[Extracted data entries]
#####
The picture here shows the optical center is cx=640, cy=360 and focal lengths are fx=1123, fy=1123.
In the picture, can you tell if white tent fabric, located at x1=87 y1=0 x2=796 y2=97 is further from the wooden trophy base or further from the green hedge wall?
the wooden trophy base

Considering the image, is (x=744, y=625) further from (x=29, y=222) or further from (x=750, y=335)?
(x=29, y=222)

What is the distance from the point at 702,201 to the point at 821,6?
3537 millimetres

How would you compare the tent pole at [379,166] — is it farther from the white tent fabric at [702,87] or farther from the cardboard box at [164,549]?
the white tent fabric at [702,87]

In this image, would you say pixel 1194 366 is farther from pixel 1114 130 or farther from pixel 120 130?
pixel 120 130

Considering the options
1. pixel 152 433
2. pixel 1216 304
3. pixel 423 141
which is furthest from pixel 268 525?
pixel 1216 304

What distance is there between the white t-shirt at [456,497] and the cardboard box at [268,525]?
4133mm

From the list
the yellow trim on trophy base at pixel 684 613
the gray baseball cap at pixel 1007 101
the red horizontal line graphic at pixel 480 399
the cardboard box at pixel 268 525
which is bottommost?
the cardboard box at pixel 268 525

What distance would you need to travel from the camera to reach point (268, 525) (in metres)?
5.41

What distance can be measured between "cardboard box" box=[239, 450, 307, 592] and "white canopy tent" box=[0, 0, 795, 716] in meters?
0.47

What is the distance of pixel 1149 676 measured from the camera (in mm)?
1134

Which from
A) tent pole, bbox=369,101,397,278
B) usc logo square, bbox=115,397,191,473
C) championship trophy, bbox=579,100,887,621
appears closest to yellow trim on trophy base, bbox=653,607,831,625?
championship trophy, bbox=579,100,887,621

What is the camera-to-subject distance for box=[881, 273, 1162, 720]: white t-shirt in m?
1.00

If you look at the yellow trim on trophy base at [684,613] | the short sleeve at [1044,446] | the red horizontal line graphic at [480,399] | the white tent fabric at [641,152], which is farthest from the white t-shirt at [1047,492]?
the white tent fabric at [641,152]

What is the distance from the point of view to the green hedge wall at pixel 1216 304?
#####
◆ What you will do: Copy out the whole listing, exactly as written.

◆ The response:
The picture here shows the optical center is cx=640, cy=360 and focal lengths are fx=1123, fy=1123.
In the picture, can you tell if white tent fabric, located at x1=87 y1=0 x2=796 y2=97 is further from the wooden trophy base or further from the green hedge wall?
the wooden trophy base

Considering the image, is (x=744, y=625) further from (x=29, y=222) or further from (x=750, y=335)?
(x=29, y=222)

What is the distance from the point at 702,201 to the point at 821,6?
3537 millimetres

How would you compare the tent pole at [379,166] — is it farther from the white tent fabric at [702,87] or farther from the cardboard box at [164,549]?
the white tent fabric at [702,87]

In this image, would you say pixel 1194 366 is farther from pixel 1114 130 or farther from pixel 120 130?
pixel 120 130

Considering the options
1. pixel 152 433
2. pixel 1216 304
3. pixel 423 141
which is furthest from pixel 268 525?
pixel 1216 304

What distance is there between the white t-shirt at [456,497] and the cardboard box at [268,525]?
4133mm

From the list
the yellow trim on trophy base at pixel 684 613
the gray baseball cap at pixel 1007 101
the red horizontal line graphic at pixel 480 399
the cardboard box at pixel 268 525
which is bottommost?
the cardboard box at pixel 268 525

What distance would you need to travel from the camera to reach point (268, 525) (in metres)?
5.41

What distance can be measured between "cardboard box" box=[239, 450, 307, 592] and "white canopy tent" box=[0, 0, 795, 716] in meters?
0.47

What is the distance of pixel 1149 676 measured from the camera (in mm)?
1134

Which from
A) tent pole, bbox=369,101,397,278
B) usc logo square, bbox=115,397,191,473
C) championship trophy, bbox=579,100,887,621
appears closest to yellow trim on trophy base, bbox=653,607,831,625?
championship trophy, bbox=579,100,887,621

What is the camera-to-subject distance for box=[881, 273, 1162, 720]: white t-shirt in m?
1.00

If you look at the yellow trim on trophy base at [684,613] | the short sleeve at [1044,446] | the red horizontal line graphic at [480,399] | the white tent fabric at [641,152], which is farthest from the white t-shirt at [1047,492]?
the white tent fabric at [641,152]

What is the distance from the point of view to the green hedge wall at pixel 1216 304?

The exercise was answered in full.